Я несколько раз сглотнула, пытаясь осмыслить происходящее. Безуспешно. Это было за пределами моего понимания. Может, в испанском слово «папа» означает что-то другое?

Эмир, пытаясь освободиться от маленьких ручек, уставился на меня.

– Сахра… я могу объяснить, – сказал он, подавляя панику.

Мое дыхание перехватило от ужаса.

Сахра.

Он редко называл меня по имени. Вспомнив последние разы, когда он это делал, я сжалась от страха. Однажды он назвал меня Сахрой, и тогда я чудом выжила после аварии, пролежав неделю в коме. А в последний раз, когда он произнес мое имя – много лет назад, – он бросил меня одну…

Я ухватилась за деревянную дверь. Эмир взял девочку за руку и повернулся ко мне:

– Сахра, послушай.

Не закрывая дверь, я зажмурилась и сжала зубы. Ненавижу свое имя.

– Эмир… Эта девочка… Она твоя?

Эмир оцепенело смотрел на меня. Когда его губы разомкнулись, девочка радостно выпалила:

– Да-а-а, он мой папа!

Эмир в ужасе бросил на нее взгляд:

– Роза!

Девочка зажала рот, словно ляпнула что-то не то, посмотрела Эмиру в глаза и прошептала:

– Прости, папа.

У меня закружилась голова. Этого просто не могло быть.

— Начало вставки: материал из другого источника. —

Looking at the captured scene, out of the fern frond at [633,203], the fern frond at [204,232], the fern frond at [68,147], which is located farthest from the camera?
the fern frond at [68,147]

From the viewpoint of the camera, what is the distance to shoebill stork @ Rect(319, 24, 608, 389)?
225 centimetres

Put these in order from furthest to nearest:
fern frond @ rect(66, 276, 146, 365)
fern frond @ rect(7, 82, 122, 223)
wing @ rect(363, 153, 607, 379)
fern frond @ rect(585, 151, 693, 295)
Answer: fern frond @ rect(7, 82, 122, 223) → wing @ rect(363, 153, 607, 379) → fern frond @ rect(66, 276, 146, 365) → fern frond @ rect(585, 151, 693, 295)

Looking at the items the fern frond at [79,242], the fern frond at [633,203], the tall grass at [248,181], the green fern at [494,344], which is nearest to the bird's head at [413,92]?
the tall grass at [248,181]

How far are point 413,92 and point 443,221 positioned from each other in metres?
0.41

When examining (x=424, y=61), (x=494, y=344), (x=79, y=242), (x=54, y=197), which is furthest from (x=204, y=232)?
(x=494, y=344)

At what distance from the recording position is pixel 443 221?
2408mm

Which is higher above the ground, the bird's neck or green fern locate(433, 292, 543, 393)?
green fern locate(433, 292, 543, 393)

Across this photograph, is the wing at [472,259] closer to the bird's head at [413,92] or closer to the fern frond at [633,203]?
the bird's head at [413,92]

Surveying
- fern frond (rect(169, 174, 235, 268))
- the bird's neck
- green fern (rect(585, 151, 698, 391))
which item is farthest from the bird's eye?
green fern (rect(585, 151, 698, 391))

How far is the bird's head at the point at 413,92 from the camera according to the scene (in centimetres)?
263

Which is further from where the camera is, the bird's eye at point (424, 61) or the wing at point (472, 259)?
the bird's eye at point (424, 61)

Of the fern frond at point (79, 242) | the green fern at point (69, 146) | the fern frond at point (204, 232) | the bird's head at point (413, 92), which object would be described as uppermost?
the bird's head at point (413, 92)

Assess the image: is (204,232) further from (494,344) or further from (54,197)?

– Роза, пожалуйста, ни слова больше! – резко сказал Эмир.

Каждое его слово окончательно разбивало мои надежды. У него есть дочь. Меня начало тошнить. Я прижала руку к животу.

У него есть дочь!

Пошатываясь, я заставила себя пройти в комнату. Эмир шагнул за мной:

– Сахра…

Когда он протянул руку, я резко отгородилась жестом. Не хотела, чтобы он прикасался ко мне. Рухнула в кресло.

– Сахра.

Я зажмурилась от боли. Было действительно больно. Я не хотела, чтобы он произносил мое имя. Не из его уст. Не так. Я не могла быть Сахрой для него.

– Сах…

– Замолчи, Эмир, замолчи! – яростно крикнула я, беспорядочно замахав руками. – Мне нужно несколько секунд тишины, чтобы переварить информацию! Так что, пожалуйста, заткнись и перестань твердить мое имя!

В страхе и беспокойстве он отпрянул. Девочка прижалась к его ноге, словно ища защиты. Эмир инстинктивно погладил ее по волосам.

Я не могла смотреть на это. Вжала ладони в кресло, опустила голову. Этого просто не могло происходить!

Белое платье на мне должно было стать свадебным. Но теперь оно казалось таким же неуместным, как саван. Ничем не отличалось от холодной, безжизненной простыни, которой накрывают вещи в опустевшем доме.

Не знаю, сколько я просидела с закрытыми глазами, когда до меня донесся тоненький голосок:

– Она уснула, папа?

– Тссс, – прошептал Эмир.

Я открыла глаза. Под моим злым взглядом оба они вздрогнули, будто увидели голодного льва в клетке.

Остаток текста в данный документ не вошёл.